SOURCE EXCERPT:
((
We sat down with Rhett and Link to talk about commercials, colonics, and showering separately.

Can you tell us a bit about yourselves?

Link: We’ve been best friends since first grade, so we have the same interests. But he has a beard. He’s taller, too. We’re both from a little town called Buies Creek in North Carolina and we met the first day of first grade. We’ve been friends ever since.

Wait …does that mean your Wikipedia entry is actually true?

Link: We brag about that at parties.

Rhett: We wrote it ourselves.

Link: I don’t think you’re supposed to admit that.

Rhett: Link is more anal than I am. Also, shorter.

Link: I’m shorter, but smarter.

Where did the idea to make local commercials start?

Link: It started …well we had been making web videos for a few years. Then we had an idea to make a spoof of a local commercial. We had access to a seafood warehouse …

You had access to a seafood warehouse?

Link: We were on an Alka Seltzer sponsored road trip and we were making food related videos. And we wanted to make a spoof of it with Christopher Walken trying to do a Boston accent. It was horrible. Rhett was in a lobster suit. We posted it online and called it the worst local commercial ever. Then we started to get a lot of comments from people asking, “Is this real?” People wanted it to be real.

Rhett: People really responded to it so we decided to start making real local commercials for real businesses with real people. From that came the series “I Love Local Commercials” and we put them on YouTube. Real businesses, real employees.
))
STORED DATA:
((
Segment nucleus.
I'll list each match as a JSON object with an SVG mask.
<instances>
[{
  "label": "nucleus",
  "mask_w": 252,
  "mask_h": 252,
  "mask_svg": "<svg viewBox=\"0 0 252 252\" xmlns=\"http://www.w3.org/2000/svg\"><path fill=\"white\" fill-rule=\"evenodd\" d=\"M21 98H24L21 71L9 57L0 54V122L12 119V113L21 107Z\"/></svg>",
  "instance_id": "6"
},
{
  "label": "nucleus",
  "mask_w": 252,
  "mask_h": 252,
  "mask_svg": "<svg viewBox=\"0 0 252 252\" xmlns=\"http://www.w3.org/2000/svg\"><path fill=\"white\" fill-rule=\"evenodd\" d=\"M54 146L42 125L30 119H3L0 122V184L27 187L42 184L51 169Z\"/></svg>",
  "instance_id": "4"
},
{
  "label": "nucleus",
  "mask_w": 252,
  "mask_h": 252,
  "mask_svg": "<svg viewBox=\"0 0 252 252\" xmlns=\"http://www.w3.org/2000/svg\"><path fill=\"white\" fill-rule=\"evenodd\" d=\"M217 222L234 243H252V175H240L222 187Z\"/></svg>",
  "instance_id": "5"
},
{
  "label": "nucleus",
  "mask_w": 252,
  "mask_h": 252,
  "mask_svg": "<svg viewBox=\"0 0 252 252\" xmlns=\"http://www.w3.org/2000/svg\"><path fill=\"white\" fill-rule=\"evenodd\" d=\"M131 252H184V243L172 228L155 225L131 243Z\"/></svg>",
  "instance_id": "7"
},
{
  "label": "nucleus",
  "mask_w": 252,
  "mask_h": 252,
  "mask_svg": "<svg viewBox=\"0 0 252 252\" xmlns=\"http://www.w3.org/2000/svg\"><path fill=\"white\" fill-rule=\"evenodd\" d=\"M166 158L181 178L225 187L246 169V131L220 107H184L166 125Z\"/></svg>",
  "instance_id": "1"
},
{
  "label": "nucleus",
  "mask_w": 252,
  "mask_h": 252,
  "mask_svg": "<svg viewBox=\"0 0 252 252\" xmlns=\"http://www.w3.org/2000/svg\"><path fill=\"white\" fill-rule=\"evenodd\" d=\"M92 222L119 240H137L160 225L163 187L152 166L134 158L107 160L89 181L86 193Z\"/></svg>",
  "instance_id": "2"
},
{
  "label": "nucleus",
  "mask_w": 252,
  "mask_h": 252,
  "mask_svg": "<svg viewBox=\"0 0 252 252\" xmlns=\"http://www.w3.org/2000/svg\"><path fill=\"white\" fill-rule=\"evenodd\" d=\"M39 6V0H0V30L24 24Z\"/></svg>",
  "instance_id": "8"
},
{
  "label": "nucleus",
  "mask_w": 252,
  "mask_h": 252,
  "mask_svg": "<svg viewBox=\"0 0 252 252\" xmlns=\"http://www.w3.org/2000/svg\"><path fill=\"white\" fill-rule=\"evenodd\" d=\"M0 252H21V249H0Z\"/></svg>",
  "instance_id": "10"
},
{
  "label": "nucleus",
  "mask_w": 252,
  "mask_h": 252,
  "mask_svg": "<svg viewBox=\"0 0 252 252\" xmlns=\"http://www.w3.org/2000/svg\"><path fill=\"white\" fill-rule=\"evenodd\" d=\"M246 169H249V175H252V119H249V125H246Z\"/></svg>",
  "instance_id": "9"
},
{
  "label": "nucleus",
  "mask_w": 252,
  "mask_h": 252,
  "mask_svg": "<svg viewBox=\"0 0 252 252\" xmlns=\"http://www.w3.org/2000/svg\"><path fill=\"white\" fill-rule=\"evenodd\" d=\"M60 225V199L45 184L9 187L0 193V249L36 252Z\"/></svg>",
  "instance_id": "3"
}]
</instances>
))
DIRECTIONS:
(A) Reproduce, word for word, the passage of the Rhett and Link interview from "Link: We were" up to and including "businesses, real employees.".
(B) How would you say this sentence from the Rhett and Link interview in Spanish: "We posted it online and called it the worst local commercial ever."

SOLUTIONS IN ORDER:
(A)
Link: We were on an Alka Seltzer sponsored road trip and we were making food related videos. And we wanted to make a spoof of it with Christopher Walken trying to do a Boston accent. It was horrible. Rhett was in a lobster suit. We posted it online and called it the worst local commercial ever. Then we started to get a lot of comments from people asking, “Is this real?” People wanted it to be real.

Rhett: People really responded to it so we decided to start making real local commercials for real businesses with real people. From that came the series “I Love Local Commercials” and we put them on YouTube. Real businesses, real employees.

(B) Lo publicamos en internet y lo llamamos el peor comercial local de la historia.